Watercolor woodblock print (moku hanga)
11 x 17 inches (28 x 43 cm)
Made from 2 blocks, 3 hand-rubbed applications of color
Edition of 8 on Yukimi paper

Not that they actually hide anything (we all know what's under there) but toilet paper covers are a kitschy quirky way to cover up a spare toilet roll and also a fun project for people who crochet. They can be made to resemble animals or can have doll parts attached or… well, whatever you can imagine. I'm not sure the real purpose of toilet paper covers — maybe to keep dust from getting on the extra roll of paper?

I made a woodblock print of a beige crocheted toilet paper cover to conjure up all of the myriad issues around human waste, toilets, and water use. A study conducted in 2016 found that household water use via toilets has fallen from 18.5 gallons per person per day in 1999 to 14.2 gallons in 2016 but, that improvement notwithstanding, treatment of waste water remains challenging. Although I've known that flushing wipes or tampons will clog sewer systems, I learned while working on this print that even flushing kleenex challenges water treatment systems because kleenex is treated with a chemical binder to prevent it from breaking down easily (article here). I was also taken aback to learn that low levels of organic wastewater compounds, including prescription and nonprescription drugs and hormones, have been found in streams across the US and that some pharmaceuticals persist in drinking-water despite water treatment processes. Yikes, does this mean that I'm drinking your antidepressants? Also, apparently human beings now poop plastic.

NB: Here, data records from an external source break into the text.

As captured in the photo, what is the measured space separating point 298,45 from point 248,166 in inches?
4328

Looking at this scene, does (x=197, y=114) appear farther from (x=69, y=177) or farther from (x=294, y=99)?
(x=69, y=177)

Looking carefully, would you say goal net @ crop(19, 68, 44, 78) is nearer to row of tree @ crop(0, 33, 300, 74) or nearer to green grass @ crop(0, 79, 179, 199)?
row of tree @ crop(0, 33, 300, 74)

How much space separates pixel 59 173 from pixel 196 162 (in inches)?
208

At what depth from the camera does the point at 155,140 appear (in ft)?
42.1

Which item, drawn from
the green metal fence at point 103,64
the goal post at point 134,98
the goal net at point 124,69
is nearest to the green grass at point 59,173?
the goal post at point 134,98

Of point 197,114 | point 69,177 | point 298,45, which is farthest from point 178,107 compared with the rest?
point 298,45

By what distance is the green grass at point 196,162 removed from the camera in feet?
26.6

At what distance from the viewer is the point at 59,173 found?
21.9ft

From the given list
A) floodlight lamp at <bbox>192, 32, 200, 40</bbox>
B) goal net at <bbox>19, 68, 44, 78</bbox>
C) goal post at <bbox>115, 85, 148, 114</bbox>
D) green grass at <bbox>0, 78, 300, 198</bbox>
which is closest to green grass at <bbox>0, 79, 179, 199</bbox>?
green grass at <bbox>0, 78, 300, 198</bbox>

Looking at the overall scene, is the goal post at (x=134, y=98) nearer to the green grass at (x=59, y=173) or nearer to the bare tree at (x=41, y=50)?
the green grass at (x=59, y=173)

At any rate, my mokuhanga toilet paper cover is not very kitschy. I wanted to challenge myself to represent realistic stitching, so this print relies on what I call "virtuoso carving" in order to achieve that goal. I have a love/hate relationship with virtuoso carving. I like it when it's finished, but the doing of it is pretty strenuous and it hurts my back and neck. It's worth the pain, though. Pictures below show the two blocks that define the two color levels needed to define the stitches as well as the intermediate stage of printing.

With two prints now completed (this one and "Fiji Water 1.5") I now have a direction for these water prints: realistic objects that succinctly represent the environmental issues humans face regarding water.


julie said...

Beautiful print and I love how you've come to the "theme" of the project. Not too many words for me! It's great to learn as well as see. One question I have is will these images remain floating? I could so imagine this roll on the back of the tank with the flush valve on the left. It would also allow you to add some of wonderful rich colors - say for the wall behind the tank.

Annie B said...

Oh gosh, what a good question and it brought a whole train of thoughts, which I'll list here in the order they appeared.

Yes, the images will remain floating, because:
- I'm lazy and adding the background you described would take about 6 weeks
- I like minimalism
- I want these images to remain generic. If I add a toilet and some wallpaper, then it would no longer be a generic toilet paper cover, it would be a specific toilet paper cover. It would belong to someone, in someone's particular bathroom, and then we would wonder whose bathroom is this and why are we looking at their toilet.

I'm glad you asked, because otherwise I wouldn't have known why I did it this way.